Diagnostique

exquis_mots

Introspection de monsieur tout le monde.

    Aujourd'hui commence mon premier travail de thérapie. Allez savoir si cela aboutira mais je n'ai pas réellement le choix, je n'arrivais plus à me gérer seul. Bien que vierge de toutes accusations ou folies, je me retrouve à être suivi - ce qui est amusant pour une personne qui vivait dans l'ombre en poursuivant la vie des gens.


    Le psychiatre (merci à eux d'être remboursés par la sécu.) m'a demandé de tenir une sorte de journal de bord, disant que cela me permettrait d'extérioriser et de mieux comprendre en décrivant, sur le moment, ce qui se passait en moi. Mon côté voyeur me pousse souvent à épier les autres ; je me suis donc dit, quitte à exhiber mon âme, autant la partager sur la toile. Il est vrai que ce que l'humain aime, ce sont les effusions de sang, les dérapages, l'obscène et le malsain ; beaucoup pourraient donc espérer l'échec de tout cela pour me voir sombrer et pourtant je persiste à vouloir garder le contrôle sur moi-même.
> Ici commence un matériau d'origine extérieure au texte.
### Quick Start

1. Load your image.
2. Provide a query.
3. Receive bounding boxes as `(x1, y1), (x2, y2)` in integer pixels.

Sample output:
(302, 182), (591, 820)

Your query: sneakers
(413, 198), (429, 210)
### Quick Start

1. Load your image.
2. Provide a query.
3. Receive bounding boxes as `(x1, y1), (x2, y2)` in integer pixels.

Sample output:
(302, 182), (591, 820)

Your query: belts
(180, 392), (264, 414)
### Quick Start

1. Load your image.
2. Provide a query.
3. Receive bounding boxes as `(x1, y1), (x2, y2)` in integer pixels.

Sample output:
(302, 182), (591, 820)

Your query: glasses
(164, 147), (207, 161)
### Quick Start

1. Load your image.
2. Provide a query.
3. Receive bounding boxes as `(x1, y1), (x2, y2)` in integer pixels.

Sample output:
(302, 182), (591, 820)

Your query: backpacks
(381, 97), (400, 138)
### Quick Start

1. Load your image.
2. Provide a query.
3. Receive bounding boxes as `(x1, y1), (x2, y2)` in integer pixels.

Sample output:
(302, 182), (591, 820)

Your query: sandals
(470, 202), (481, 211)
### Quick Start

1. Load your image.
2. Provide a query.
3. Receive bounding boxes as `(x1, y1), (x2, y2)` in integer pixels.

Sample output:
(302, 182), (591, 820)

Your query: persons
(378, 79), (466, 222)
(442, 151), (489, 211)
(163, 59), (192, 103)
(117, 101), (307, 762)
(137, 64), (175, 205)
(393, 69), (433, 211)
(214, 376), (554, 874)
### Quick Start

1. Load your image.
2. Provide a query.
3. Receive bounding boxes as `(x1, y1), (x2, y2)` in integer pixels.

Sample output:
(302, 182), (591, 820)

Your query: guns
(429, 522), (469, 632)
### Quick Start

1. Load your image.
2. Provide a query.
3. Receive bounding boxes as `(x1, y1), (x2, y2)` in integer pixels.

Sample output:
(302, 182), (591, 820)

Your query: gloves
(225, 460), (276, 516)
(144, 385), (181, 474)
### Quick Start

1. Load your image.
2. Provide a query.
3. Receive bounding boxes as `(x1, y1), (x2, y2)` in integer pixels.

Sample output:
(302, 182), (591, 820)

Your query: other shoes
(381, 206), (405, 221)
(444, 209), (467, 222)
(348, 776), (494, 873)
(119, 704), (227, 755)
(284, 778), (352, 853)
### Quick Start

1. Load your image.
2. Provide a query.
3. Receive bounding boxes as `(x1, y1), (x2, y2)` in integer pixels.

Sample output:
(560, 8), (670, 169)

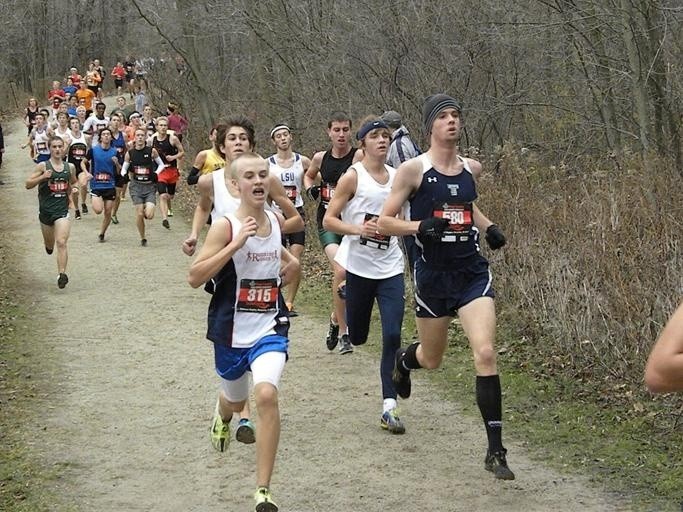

    Alors que ressent-on lorsqu'on est moi ? A vrai dire, je n'en suis pas toujours sûr. D'après son premier diagnostique, je serais une personne bienveillante, très (voire trop ?) gentille, terriblement empathique à ma façon et qui sait, sans doute apathique. En soi il m'est difficile d'être quelqu'un de désagréable, sans écoute et sans désir d'aider autrui. Je suis un bon samaritain lambda, comme on en voit d'autres, avec un vécu assez banal, sans un passé vraiment douloureux ou traumatisant, pouvant justifier quoi que ce soit. Il pense que cet enfant doux et peureux que je suis, puisse être la cause de cette noirceur qui me consume ; comme s'il s'agissait d'une réaction animal face à la peur des adultes et de ce monde. Ce sont ces événements oppressants et ce rejet inconscient de l'Homme et de la société qui ont fait naitre ces envies morbides. A entendre cela, je pourrais me sentir victime ; heureusement pour moi, je ne suis nullement hors responsabilité et c'est sans doute ce qui me protège : la conscience et la peur. Il pense que les chances de passer à l'acte sont diablement infimes voire quasiment nulles, qu'il faudrait en soi que je perdre pieds avec la réalité - dites non à la drogue et à l'alcool.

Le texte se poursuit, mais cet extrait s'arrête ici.